C.J. Wilson knew exactly what to expect from coach Tom O’Brien at N.C. State.
Like O’Brien, Wilson’s father – Curtis Sr. – served in the Marines.
“When we have chores around the house, when he says, ‘Do it,’ that means it needs to be done,” Wilson said. “Same thing here. When Coach O’Brien wants something done, it needs to be done right then and there. I’m used to it.”
Wilson is preparing for intense chores this week as the starting field cornerback as the Wolfpack plays host to South Carolina at 7:03 p.m. on Thursday in the season opener.
Junior DeAndre Morgan is a returning starter, but Wilson was listed as a surprise starter for the game. O’Brien wouldn’t comment when asked if Morgan is injured, and praised Wilson.
O’Brien said Wilson has done “a tremendous job” in fall camp and benefited from playing during spring practice when Wilson was sitting out with a hamstring injury.
“That gave some of those younger guys (a chance), and once again it was a blessing,” O’Brien said. “They got to play a little more, and their development speeded up. He’s done extremely well in the scrimmages, and he’s put himself in position to see what he can do on Thursday night.”
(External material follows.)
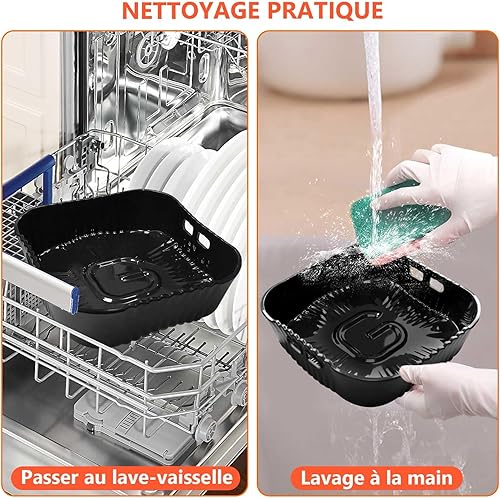 NETTOYAGE PRATIQUE

Passer au lave-vaisselle

Lavage à la main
Just getting in position to be offered a scholarship by N.C. State was a big accomplishment for Wilson. He set Lincoln County High career records for total yards (5,919), rushing yards (3,941) and scoring (468 points).
But he didn’t attract much attention from recruiters because he did it at a small (Class 2A) school. Maryland was the only Football Bowl Subdivision school that offered him an early scholarship, and he said that offer was withdrawn because he was judged to be too small.
He believes he got N.C. State’s attention when he played in the state championship game in 2007 at Carter-Finley Stadium. He was named the game’s most valuable player after rushing for two touchdowns in a 28-14 defeat of South Columbus.
“I believe it helped out a lot,” Wilson said. “I believe (N.C. State’s coaches) had an idea of who I was, but being that they had the opportunity to see me play in person, that helped out a lot.”
Wilson knows that as a redshirt freshman making his first start, he’s likely to be challenged by South Carolina in the passing game. So is boundary cornerback Koyal George, a former walk-on.
But Wilson sounds confident in the military discipline from his coach – and his father – that’s gotten him this far.
“Most definitely they’re going to throw the ball against us,” Wilson said. “They are probably going to come, they are going to shoot at us first, but thanks to coaching and the game plan, we’re ready.”